Fig. 8. The replication machinery promotes Rad51-dependent recombination and prevents Rad52-dependent SSA at centromeres.

a The replication machinery containing Pol α, Pol ε, Pof3, and Swi1 promotes Rad51-dependent recombination by preventing single-strand gap formation at centromeres (left). However, when single-strand gaps are formed on the template DNA, Rad52-dependent SSA occurs between a pair of complementary ssDNAs (right). Specific involvement of Msh2, Msh3, and Mus81 in Rad52-dependent GCRs suggests that joint molecules formed by Rad52-dependent SSA are stabilised by the Msh2–Msh3 ring-like complex, and are resolved by the Mus81 endonuclease into half-crossover products.
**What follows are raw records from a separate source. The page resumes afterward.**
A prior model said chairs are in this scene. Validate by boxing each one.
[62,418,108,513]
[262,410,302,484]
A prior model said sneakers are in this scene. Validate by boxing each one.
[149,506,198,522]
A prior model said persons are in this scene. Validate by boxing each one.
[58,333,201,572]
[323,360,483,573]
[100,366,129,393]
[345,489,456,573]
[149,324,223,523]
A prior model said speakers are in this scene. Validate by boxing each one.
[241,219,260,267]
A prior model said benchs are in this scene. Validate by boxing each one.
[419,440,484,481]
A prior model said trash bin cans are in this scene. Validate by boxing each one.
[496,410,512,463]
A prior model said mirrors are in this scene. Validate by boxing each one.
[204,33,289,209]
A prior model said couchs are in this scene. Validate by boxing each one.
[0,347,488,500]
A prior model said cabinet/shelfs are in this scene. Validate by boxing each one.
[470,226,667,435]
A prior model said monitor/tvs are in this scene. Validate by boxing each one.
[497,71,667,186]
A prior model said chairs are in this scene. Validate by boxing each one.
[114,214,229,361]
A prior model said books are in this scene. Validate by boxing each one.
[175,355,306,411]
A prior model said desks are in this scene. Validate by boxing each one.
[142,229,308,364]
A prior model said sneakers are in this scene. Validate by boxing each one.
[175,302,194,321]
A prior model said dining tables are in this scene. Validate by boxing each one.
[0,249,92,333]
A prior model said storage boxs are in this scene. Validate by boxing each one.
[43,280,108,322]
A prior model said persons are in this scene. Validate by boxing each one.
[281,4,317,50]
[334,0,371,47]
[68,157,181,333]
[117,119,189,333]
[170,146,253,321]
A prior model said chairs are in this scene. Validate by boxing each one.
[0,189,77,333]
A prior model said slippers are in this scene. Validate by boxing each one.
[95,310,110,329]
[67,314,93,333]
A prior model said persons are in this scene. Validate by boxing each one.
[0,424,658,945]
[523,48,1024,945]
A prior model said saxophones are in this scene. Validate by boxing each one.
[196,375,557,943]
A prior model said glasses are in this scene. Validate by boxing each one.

Half-crossover between inverted repeats that are present on the opposite sides of sister centromeres results in the formation of isochromosomes. Dissociation of the joint molecule that occurs independently of Msh2–Msh3 and Mus81 may result in gene conversion through non-crossover recombination. b The CMG helicase, which consists of Cdc45, MCM2-7, and GINS, is involved in the progression of replication forks. Swi1/Tof1 and Pof3/Dia2, which are associated with the CMG helicase, and lagging- and leading-strand polymerases (Pol α and Pol ε, respectively) are required for tight coupling of DNA unwinding and synthesis at centromeres. Mutations in these replication proteins can uncouple DNA unwinding and synthesis, resulting in the formation of single-strand gaps, which in turn can be used in Rad52-dependent SSA.